DATA FOR PROCESSING:
- - -

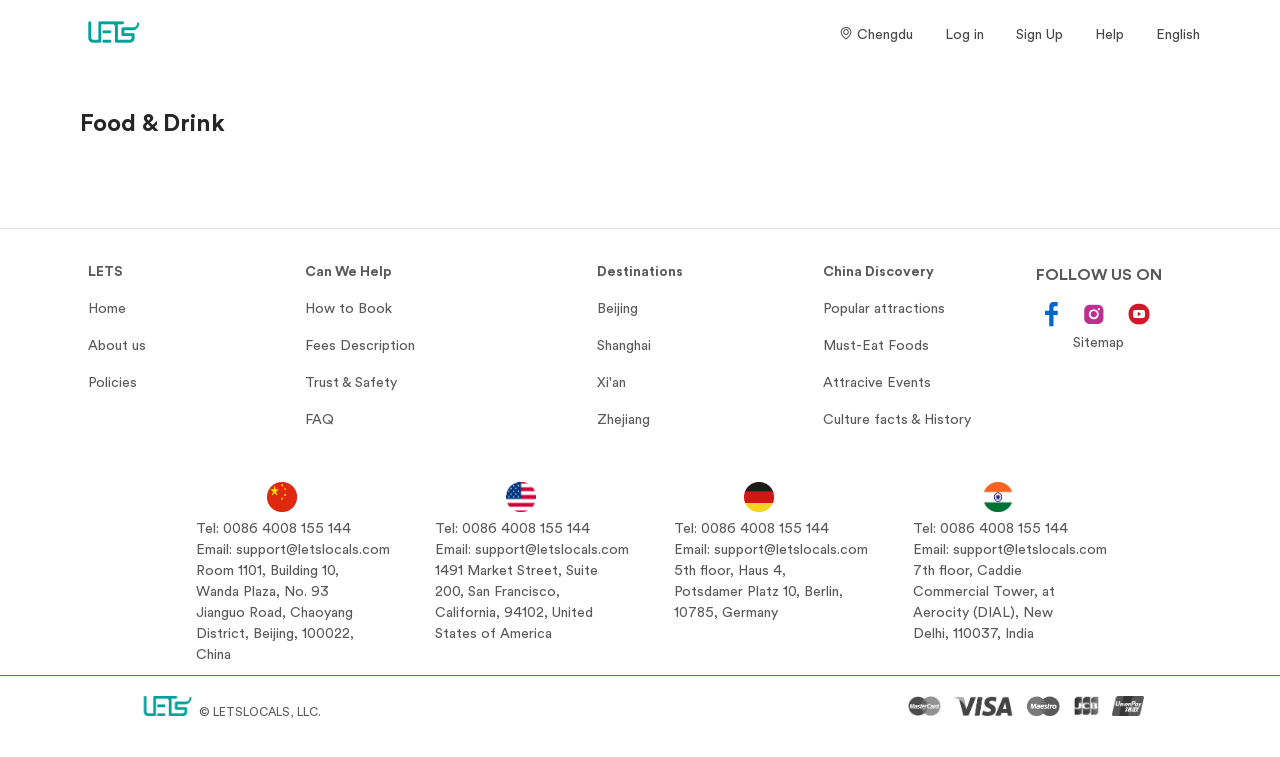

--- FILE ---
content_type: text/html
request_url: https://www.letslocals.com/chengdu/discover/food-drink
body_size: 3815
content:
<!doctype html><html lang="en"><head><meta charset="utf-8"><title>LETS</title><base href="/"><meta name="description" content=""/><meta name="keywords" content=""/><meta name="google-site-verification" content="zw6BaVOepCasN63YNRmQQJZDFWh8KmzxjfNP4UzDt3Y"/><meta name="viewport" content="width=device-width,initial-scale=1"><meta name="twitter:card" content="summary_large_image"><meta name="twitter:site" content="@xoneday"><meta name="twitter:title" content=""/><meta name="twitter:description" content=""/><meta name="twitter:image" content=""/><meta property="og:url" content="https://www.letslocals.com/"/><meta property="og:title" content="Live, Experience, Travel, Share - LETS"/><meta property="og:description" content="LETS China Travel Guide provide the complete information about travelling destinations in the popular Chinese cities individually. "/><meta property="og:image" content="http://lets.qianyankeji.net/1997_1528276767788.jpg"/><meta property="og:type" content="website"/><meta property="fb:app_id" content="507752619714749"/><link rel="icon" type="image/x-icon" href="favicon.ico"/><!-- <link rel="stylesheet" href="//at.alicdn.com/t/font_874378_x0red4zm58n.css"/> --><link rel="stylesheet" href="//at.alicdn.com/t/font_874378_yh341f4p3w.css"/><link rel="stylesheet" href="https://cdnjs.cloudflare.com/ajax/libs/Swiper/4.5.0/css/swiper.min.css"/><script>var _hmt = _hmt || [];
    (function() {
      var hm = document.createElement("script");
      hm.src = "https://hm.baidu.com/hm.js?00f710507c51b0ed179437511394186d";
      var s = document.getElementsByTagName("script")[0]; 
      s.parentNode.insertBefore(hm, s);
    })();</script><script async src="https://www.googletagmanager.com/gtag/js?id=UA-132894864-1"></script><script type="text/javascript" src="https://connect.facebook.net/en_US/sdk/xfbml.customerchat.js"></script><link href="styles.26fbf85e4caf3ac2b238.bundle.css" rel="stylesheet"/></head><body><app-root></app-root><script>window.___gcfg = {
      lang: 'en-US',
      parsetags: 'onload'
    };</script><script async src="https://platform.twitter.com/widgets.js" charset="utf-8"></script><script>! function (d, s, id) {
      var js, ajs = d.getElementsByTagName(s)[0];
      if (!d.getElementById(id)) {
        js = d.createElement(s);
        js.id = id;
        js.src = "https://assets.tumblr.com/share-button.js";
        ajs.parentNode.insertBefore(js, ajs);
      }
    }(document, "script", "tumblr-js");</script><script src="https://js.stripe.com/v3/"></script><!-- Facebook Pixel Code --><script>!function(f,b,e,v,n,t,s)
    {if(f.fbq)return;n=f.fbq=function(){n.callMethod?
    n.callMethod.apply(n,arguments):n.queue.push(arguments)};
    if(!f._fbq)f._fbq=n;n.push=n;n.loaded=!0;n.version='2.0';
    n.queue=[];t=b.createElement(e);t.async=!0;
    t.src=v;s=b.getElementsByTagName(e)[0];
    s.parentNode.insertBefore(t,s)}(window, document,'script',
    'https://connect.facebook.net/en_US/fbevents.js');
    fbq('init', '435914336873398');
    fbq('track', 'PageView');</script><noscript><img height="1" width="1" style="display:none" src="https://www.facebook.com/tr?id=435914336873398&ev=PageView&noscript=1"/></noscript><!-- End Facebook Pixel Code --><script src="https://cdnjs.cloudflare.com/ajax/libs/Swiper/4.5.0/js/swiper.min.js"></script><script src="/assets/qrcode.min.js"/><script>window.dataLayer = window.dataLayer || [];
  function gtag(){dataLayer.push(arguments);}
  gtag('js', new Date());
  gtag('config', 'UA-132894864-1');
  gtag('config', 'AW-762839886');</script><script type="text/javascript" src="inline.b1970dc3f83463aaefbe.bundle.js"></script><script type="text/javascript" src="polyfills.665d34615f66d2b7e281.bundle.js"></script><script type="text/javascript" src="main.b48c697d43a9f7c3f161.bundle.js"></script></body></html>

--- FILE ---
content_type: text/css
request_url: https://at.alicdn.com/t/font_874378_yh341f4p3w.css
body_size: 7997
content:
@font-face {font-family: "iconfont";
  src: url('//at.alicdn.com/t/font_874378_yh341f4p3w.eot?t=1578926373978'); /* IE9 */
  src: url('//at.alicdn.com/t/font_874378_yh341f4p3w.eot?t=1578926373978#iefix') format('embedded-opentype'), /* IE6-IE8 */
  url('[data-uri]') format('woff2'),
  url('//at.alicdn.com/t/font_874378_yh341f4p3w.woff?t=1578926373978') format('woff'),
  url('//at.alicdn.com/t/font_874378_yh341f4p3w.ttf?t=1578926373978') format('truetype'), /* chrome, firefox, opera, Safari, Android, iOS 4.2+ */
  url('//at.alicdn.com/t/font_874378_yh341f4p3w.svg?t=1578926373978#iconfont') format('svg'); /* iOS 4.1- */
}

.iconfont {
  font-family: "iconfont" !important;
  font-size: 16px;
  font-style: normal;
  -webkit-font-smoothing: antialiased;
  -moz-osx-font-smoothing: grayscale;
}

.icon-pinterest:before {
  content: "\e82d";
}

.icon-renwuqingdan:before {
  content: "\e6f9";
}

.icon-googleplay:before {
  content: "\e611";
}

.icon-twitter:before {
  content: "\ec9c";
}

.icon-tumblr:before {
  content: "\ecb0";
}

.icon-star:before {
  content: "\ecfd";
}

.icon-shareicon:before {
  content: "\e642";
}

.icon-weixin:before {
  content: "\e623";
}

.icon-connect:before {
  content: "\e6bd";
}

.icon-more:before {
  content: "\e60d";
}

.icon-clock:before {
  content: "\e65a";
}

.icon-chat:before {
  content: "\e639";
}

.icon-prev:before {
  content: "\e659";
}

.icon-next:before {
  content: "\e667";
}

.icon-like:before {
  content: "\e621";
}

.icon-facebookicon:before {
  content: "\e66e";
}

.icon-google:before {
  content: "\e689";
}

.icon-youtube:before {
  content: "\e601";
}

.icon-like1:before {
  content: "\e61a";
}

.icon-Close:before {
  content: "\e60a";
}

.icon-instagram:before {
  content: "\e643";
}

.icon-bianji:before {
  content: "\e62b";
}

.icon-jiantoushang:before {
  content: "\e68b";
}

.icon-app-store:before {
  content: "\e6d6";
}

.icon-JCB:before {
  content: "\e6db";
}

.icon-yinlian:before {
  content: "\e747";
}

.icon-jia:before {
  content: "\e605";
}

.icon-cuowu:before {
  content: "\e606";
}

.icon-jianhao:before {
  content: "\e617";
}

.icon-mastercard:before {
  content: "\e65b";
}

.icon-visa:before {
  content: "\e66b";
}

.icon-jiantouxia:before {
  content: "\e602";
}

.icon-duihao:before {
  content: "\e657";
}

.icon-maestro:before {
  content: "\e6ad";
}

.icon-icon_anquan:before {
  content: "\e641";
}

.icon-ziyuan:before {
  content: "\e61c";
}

- - -

All the lines above should be reproduced exactly, and none of the pictures.

EXERCISE RESPONSE:
--- FILE ---
content_type: text/html
request_url: https://www.letslocals.com/chengdu/discover/food-drink
body_size: 3815
content:
<!doctype html><html lang="en"><head><meta charset="utf-8"><title>LETS</title><base href="/"><meta name="description" content=""/><meta name="keywords" content=""/><meta name="google-site-verification" content="zw6BaVOepCasN63YNRmQQJZDFWh8KmzxjfNP4UzDt3Y"/><meta name="viewport" content="width=device-width,initial-scale=1"><meta name="twitter:card" content="summary_large_image"><meta name="twitter:site" content="@xoneday"><meta name="twitter:title" content=""/><meta name="twitter:description" content=""/><meta name="twitter:image" content=""/><meta property="og:url" content="https://www.letslocals.com/"/><meta property="og:title" content="Live, Experience, Travel, Share - LETS"/><meta property="og:description" content="LETS China Travel Guide provide the complete information about travelling destinations in the popular Chinese cities individually. "/><meta property="og:image" content="http://lets.qianyankeji.net/1997_1528276767788.jpg"/><meta property="og:type" content="website"/><meta property="fb:app_id" content="507752619714749"/><link rel="icon" type="image/x-icon" href="favicon.ico"/><!-- <link rel="stylesheet" href="//at.alicdn.com/t/font_874378_x0red4zm58n.css"/> --><link rel="stylesheet" href="//at.alicdn.com/t/font_874378_yh341f4p3w.css"/><link rel="stylesheet" href="https://cdnjs.cloudflare.com/ajax/libs/Swiper/4.5.0/css/swiper.min.css"/><script>var _hmt = _hmt || [];
    (function() {
      var hm = document.createElement("script");
      hm.src = "https://hm.baidu.com/hm.js?00f710507c51b0ed179437511394186d";
      var s = document.getElementsByTagName("script")[0]; 
      s.parentNode.insertBefore(hm, s);
    })();</script><script async src="https://www.googletagmanager.com/gtag/js?id=UA-132894864-1"></script><script type="text/javascript" src="https://connect.facebook.net/en_US/sdk/xfbml.customerchat.js"></script><link href="styles.26fbf85e4caf3ac2b238.bundle.css" rel="stylesheet"/></head><body><app-root></app-root><script>window.___gcfg = {
      lang: 'en-US',
      parsetags: 'onload'
    };</script><script async src="https://platform.twitter.com/widgets.js" charset="utf-8"></script><script>! function (d, s, id) {
      var js, ajs = d.getElementsByTagName(s)[0];
      if (!d.getElementById(id)) {
        js = d.createElement(s);
        js.id = id;
        js.src = "https://assets.tumblr.com/share-button.js";
        ajs.parentNode.insertBefore(js, ajs);
      }
    }(document, "script", "tumblr-js");</script><script src="https://js.stripe.com/v3/"></script><!-- Facebook Pixel Code --><script>!function(f,b,e,v,n,t,s)
    {if(f.fbq)return;n=f.fbq=function(){n.callMethod?
    n.callMethod.apply(n,arguments):n.queue.push(arguments)};
    if(!f._fbq)f._fbq=n;n.push=n;n.loaded=!0;n.version='2.0';
    n.queue=[];t=b.createElement(e);t.async=!0;
    t.src=v;s=b.getElementsByTagName(e)[0];
    s.parentNode.insertBefore(t,s)}(window, document,'script',
    'https://connect.facebook.net/en_US/fbevents.js');
    fbq('init', '435914336873398');
    fbq('track', 'PageView');</script><noscript><img height="1" width="1" style="display:none" src="https://www.facebook.com/tr?id=435914336873398&ev=PageView&noscript=1"/></noscript><!-- End Facebook Pixel Code --><script src="https://cdnjs.cloudflare.com/ajax/libs/Swiper/4.5.0/js/swiper.min.js"></script><script src="/assets/qrcode.min.js"/><script>window.dataLayer = window.dataLayer || [];
  function gtag(){dataLayer.push(arguments);}
  gtag('js', new Date());
  gtag('config', 'UA-132894864-1');
  gtag('config', 'AW-762839886');</script><script type="text/javascript" src="inline.b1970dc3f83463aaefbe.bundle.js"></script><script type="text/javascript" src="polyfills.665d34615f66d2b7e281.bundle.js"></script><script type="text/javascript" src="main.b48c697d43a9f7c3f161.bundle.js"></script></body></html>

--- FILE ---
content_type: text/css
request_url: https://at.alicdn.com/t/font_874378_yh341f4p3w.css
body_size: 7997
content:
@font-face {font-family: "iconfont";
  src: url('//at.alicdn.com/t/font_874378_yh341f4p3w.eot?t=1578926373978'); /* IE9 */
  src: url('//at.alicdn.com/t/font_874378_yh341f4p3w.eot?t=1578926373978#iefix') format('embedded-opentype'), /* IE6-IE8 */
  url('[data-uri]') format('woff2'),
  url('//at.alicdn.com/t/font_874378_yh341f4p3w.woff?t=1578926373978') format('woff'),
  url('//at.alicdn.com/t/font_874378_yh341f4p3w.ttf?t=1578926373978') format('truetype'), /* chrome, firefox, opera, Safari, Android, iOS 4.2+ */
  url('//at.alicdn.com/t/font_874378_yh341f4p3w.svg?t=1578926373978#iconfont') format('svg'); /* iOS 4.1- */
}

.iconfont {
  font-family: "iconfont" !important;
  font-size: 16px;
  font-style: normal;
  -webkit-font-smoothing: antialiased;
  -moz-osx-font-smoothing: grayscale;
}

.icon-pinterest:before {
  content: "\e82d";
}

.icon-renwuqingdan:before {
  content: "\e6f9";
}

.icon-googleplay:before {
  content: "\e611";
}

.icon-twitter:before {
  content: "\ec9c";
}

.icon-tumblr:before {
  content: "\ecb0";
}

.icon-star:before {
  content: "\ecfd";
}

.icon-shareicon:before {
  content: "\e642";
}

.icon-weixin:before {
  content: "\e623";
}

.icon-connect:before {
  content: "\e6bd";
}

.icon-more:before {
  content: "\e60d";
}

.icon-clock:before {
  content: "\e65a";
}

.icon-chat:before {
  content: "\e639";
}

.icon-prev:before {
  content: "\e659";
}

.icon-next:before {
  content: "\e667";
}

.icon-like:before {
  content: "\e621";
}

.icon-facebookicon:before {
  content: "\e66e";
}

.icon-google:before {
  content: "\e689";
}

.icon-youtube:before {
  content: "\e601";
}

.icon-like1:before {
  content: "\e61a";
}

.icon-Close:before {
  content: "\e60a";
}

.icon-instagram:before {
  content: "\e643";
}

.icon-bianji:before {
  content: "\e62b";
}

.icon-jiantoushang:before {
  content: "\e68b";
}

.icon-app-store:before {
  content: "\e6d6";
}

.icon-JCB:before {
  content: "\e6db";
}

.icon-yinlian:before {
  content: "\e747";
}

.icon-jia:before {
  content: "\e605";
}

.icon-cuowu:before {
  content: "\e606";
}

.icon-jianhao:before {
  content: "\e617";
}

.icon-mastercard:before {
  content: "\e65b";
}

.icon-visa:before {
  content: "\e66b";
}

.icon-jiantouxia:before {
  content: "\e602";
}

.icon-duihao:before {
  content: "\e657";
}

.icon-maestro:before {
  content: "\e6ad";
}

.icon-icon_anquan:before {
  content: "\e641";
}

.icon-ziyuan:before {
  content: "\e61c";
}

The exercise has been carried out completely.